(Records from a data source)
--- Start ---
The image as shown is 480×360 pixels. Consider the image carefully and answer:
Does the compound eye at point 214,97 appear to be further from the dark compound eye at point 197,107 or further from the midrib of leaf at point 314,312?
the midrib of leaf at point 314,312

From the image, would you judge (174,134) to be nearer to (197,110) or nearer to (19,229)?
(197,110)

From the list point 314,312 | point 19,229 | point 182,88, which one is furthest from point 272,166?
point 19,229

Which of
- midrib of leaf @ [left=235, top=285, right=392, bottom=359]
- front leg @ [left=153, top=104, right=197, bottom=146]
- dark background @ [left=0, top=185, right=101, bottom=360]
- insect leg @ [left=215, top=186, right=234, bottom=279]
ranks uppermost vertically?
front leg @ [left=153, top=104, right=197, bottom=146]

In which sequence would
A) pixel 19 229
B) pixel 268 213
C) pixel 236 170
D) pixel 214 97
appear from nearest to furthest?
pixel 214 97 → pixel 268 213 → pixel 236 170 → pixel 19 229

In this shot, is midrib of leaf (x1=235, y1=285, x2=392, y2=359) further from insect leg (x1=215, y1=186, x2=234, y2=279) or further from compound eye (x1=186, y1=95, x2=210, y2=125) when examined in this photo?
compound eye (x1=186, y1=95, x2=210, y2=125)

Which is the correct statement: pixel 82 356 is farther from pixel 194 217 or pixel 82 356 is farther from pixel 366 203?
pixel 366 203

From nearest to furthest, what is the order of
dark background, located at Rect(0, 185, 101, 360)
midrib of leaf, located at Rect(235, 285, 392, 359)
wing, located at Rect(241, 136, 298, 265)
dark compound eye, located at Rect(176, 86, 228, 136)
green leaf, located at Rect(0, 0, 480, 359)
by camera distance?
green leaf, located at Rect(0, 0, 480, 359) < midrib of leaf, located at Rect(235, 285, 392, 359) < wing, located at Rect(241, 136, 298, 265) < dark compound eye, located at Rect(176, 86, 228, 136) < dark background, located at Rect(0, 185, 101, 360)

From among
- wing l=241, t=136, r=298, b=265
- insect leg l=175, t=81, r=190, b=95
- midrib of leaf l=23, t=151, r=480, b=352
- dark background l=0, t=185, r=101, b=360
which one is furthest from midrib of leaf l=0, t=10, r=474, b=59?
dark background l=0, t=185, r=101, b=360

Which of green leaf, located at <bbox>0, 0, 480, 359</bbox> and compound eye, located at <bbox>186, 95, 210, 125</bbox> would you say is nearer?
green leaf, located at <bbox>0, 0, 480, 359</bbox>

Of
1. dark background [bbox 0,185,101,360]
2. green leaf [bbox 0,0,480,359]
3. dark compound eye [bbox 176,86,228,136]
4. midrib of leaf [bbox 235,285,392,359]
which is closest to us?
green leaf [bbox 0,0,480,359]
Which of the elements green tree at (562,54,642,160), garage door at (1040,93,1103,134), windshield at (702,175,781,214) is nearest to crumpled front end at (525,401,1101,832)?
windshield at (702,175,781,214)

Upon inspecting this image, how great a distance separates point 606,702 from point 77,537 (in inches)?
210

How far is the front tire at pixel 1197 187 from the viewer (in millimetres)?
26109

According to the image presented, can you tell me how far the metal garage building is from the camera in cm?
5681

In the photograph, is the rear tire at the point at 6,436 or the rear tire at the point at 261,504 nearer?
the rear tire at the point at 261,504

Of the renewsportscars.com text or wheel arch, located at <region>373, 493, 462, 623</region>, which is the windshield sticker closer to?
--- End ---
Exactly repeat the lines from the line that contains "Which of green" to the end of the entries, both included, and leave out all other lines.

#### [Written response]
Which of green leaf, located at <bbox>0, 0, 480, 359</bbox> and compound eye, located at <bbox>186, 95, 210, 125</bbox> would you say is nearer?
green leaf, located at <bbox>0, 0, 480, 359</bbox>

Of
1. dark background [bbox 0,185,101,360]
2. green leaf [bbox 0,0,480,359]
3. dark compound eye [bbox 176,86,228,136]
4. midrib of leaf [bbox 235,285,392,359]
which is closest to us?
green leaf [bbox 0,0,480,359]
Which of the elements green tree at (562,54,642,160), garage door at (1040,93,1103,134), windshield at (702,175,781,214) is nearest to crumpled front end at (525,401,1101,832)?
windshield at (702,175,781,214)

Upon inspecting this image, how great a distance separates point 606,702 from point 77,537 (in inches)?
210

How far is the front tire at pixel 1197 187 from the viewer (in millimetres)?
26109

According to the image presented, can you tell me how far the metal garage building is from the camera in cm?
5681

In the photograph, is the rear tire at the point at 6,436 or the rear tire at the point at 261,504 nearer?
the rear tire at the point at 261,504

Of the renewsportscars.com text or wheel arch, located at <region>373, 493, 462, 623</region>, which is the windshield sticker closer to?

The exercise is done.